Но в этот день звучали только два голоса: то были голос веры и отвечавший ему голос надежды.
Перед корпусами Военной школы были построены галереи.
Эти галереи, затянутые драпировками и увенчанные трехцветными флагами, были приготовлены для королевы, придворных и Национального собрания.
Два одинаковых трона, возвышавшихся на расстоянии в три фута один от другого, предназначались королю и председателю Собрания.
Король, назначенный - только на этот день! - верховным главнокомандующим французской национальной гвардией, передал свои полномочия Лафайету.
Итак, Лафайет в этот день оказался главнокомандующим над шестью миллионами вооруженных людей.
Его удача спешила к своему зениту. Масштабами превосходя его собственные масштабы, она неизбежно должна была вскоре пойти на убыль и погаснуть.
В этот день она дошла до апогея, но, подобно фантастическим ночным призракам, что, увеличиваясь, постепенно достигают человеческих размеров, она лишь затем выросла сверх всякой меры, чтобы обратиться в пар, развеяться и исчезнуть.
Однако праздник федерации происходил на самом деле, и происходившее не вызывало сомнений.
Все было явью: народ, который вскоре заявит, что с него хватит; король, чья голова скоро слетит с плеч; генералиссимус, чей белый конь вскоре умчит седока в изгнание.
Между тем под этим зимним дождем, под порывами ненастья, при свете редких лучей бледного солнца, еле-еле пробивавшегося сквозь темную пелену туч, представители через три пролета Триумфальной арки вступили на обширную арену; этот авангард, составлявший около двадцати пяти тысяч человек, выстроился двумя концентрическими кругами по всей окружности цирка; далее появились парижские выборщики, за ними представители Коммуны и, наконец, Национальное собрание.
Все эти отряды, которым было отведено место на галереях, пристроенных к Военной школе, шли прямо через поле; подобно волне, набегающей на скалу, они лишь раздались, чтобы обогнуть Алтарь отечества, вновь сомкнувшись за ним, и передние уже успели приблизиться к галереям, в то время как хвост колонны, подобной гигантской змее, еще делал последний поворот перед Триумфальной аркой.
За выборщиками, представителями Коммуны и Национальным собранием шли все остальные: представители провинций, военные депутации, национальная гвардия.
Каждый департамент в знак отличия нес свое собственное знамя, но знамена эти обвивал, охватывал, окружал гигантский пояс из трехцветных знамен, твердивших глазам и сердцам присутствующих два слова, единственные два слова, ведущие на великие деяния народы, послушные Божьему замыслу.
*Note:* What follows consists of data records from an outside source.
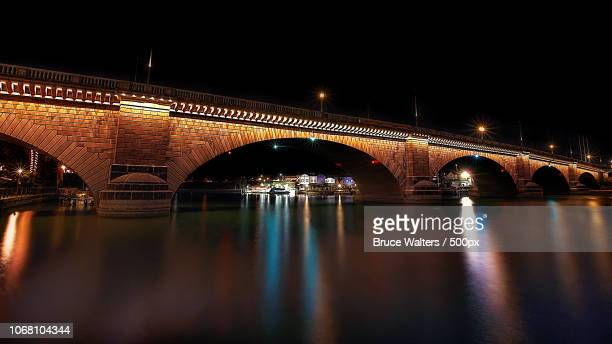 illuminated arch bridge in night - london bridge arizona stock pictures, royalty-free photos & images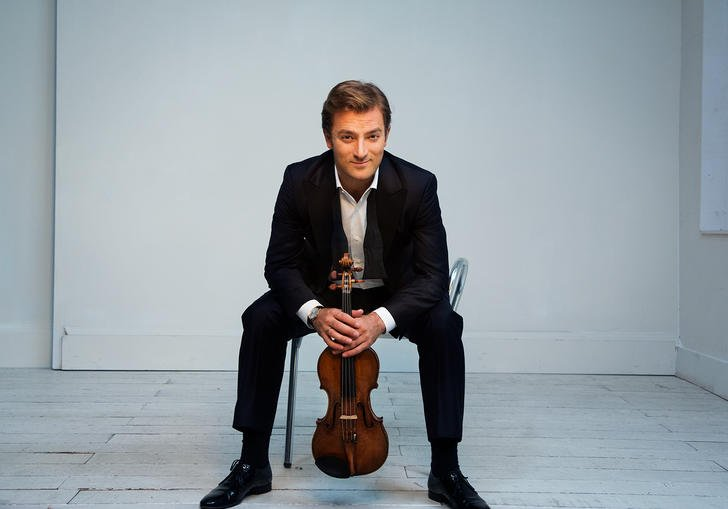 Renaud sitting on a chair in a white room with a cheeky grin on his face, clutching his violin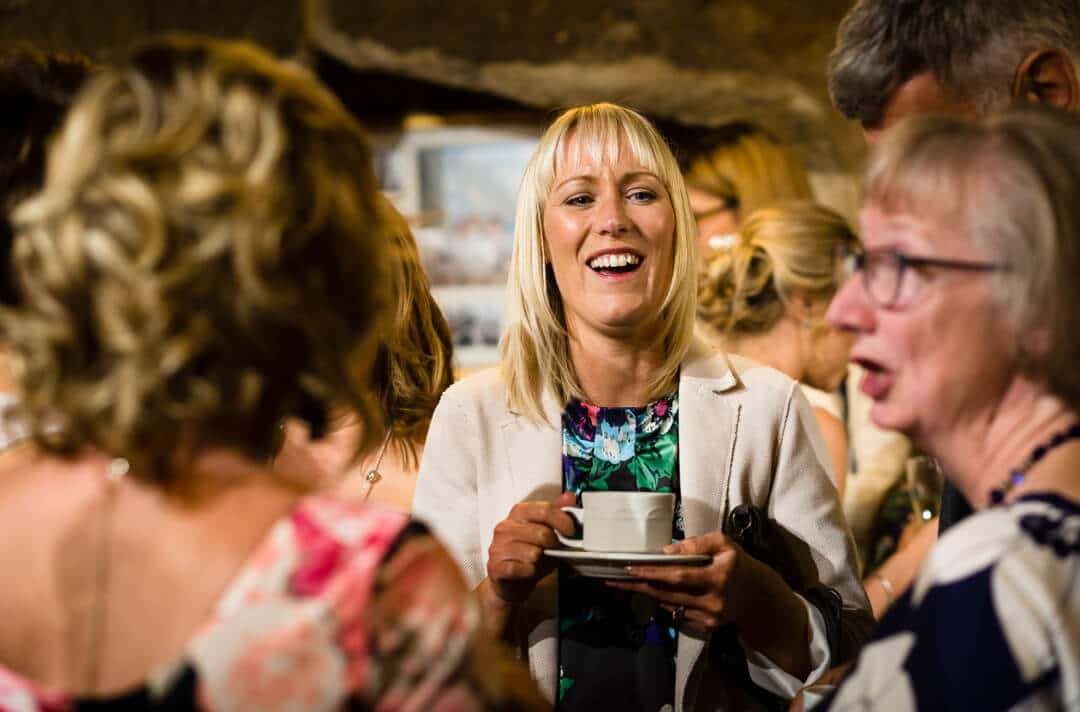 Wedding guest drinking coffee and chatting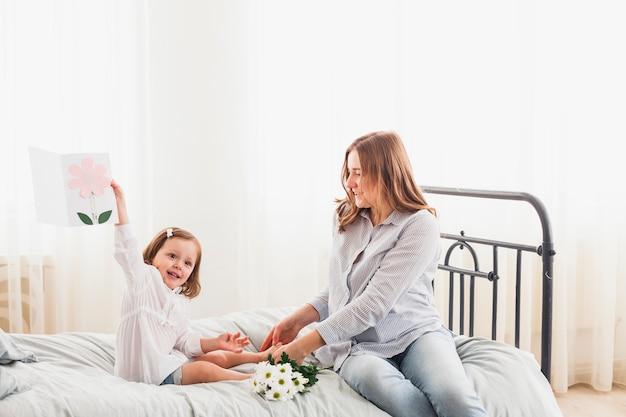 Gelukkige moeder en dochter met groetkaart op bed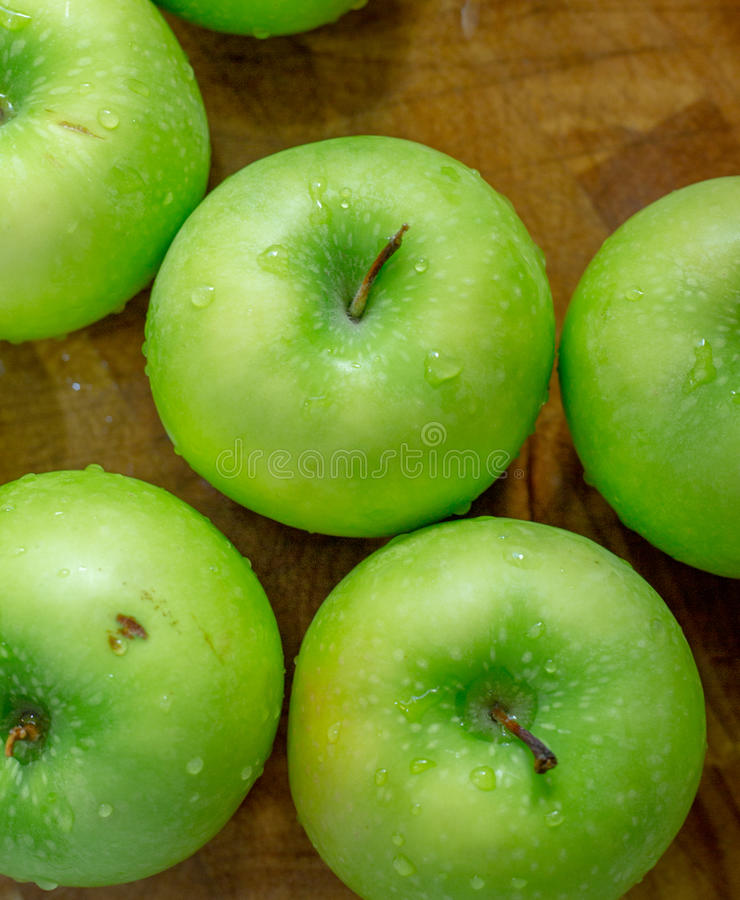 Green Apples. Washed green apples on the chopping block ready to be sliced for apple pie royalty free stock image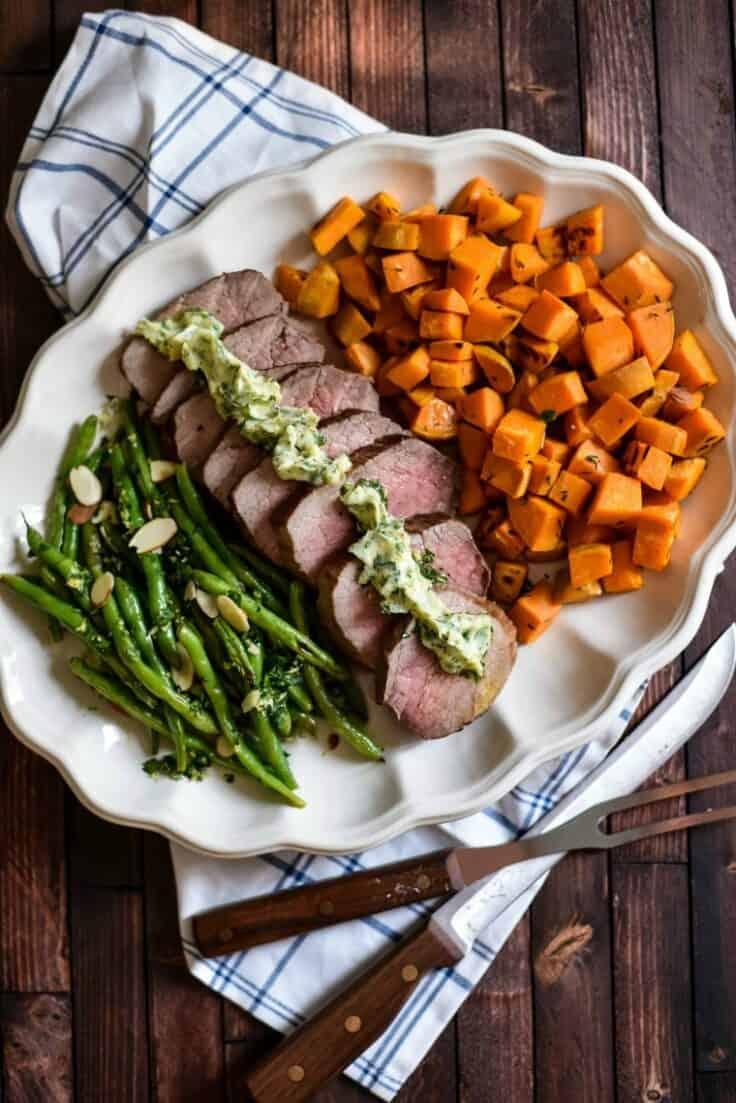 Steak green beans and sweet potatoes on white platter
Отечество и единство - вот эти слова.
В одно и то же время председатель Национального собрания поднялся на свой трон, король на свой, а королева заняла место на трибуне.
Увы, несчастная королева! Ее свита была ничтожна. Лучшие подруги Марии Антуанетты испугались и бросили ее; узнай они, что благодаря Мирабо король получил двадцать четыре миллиона на личные расходы, - быть может, некоторые из них и вернулись бы; однако они этого не знали.
Что же касается того человека, которого тщетно искали глаза Марии Антуанетты, то она знала: его не привлекли бы к ней ни золото, ни могущество.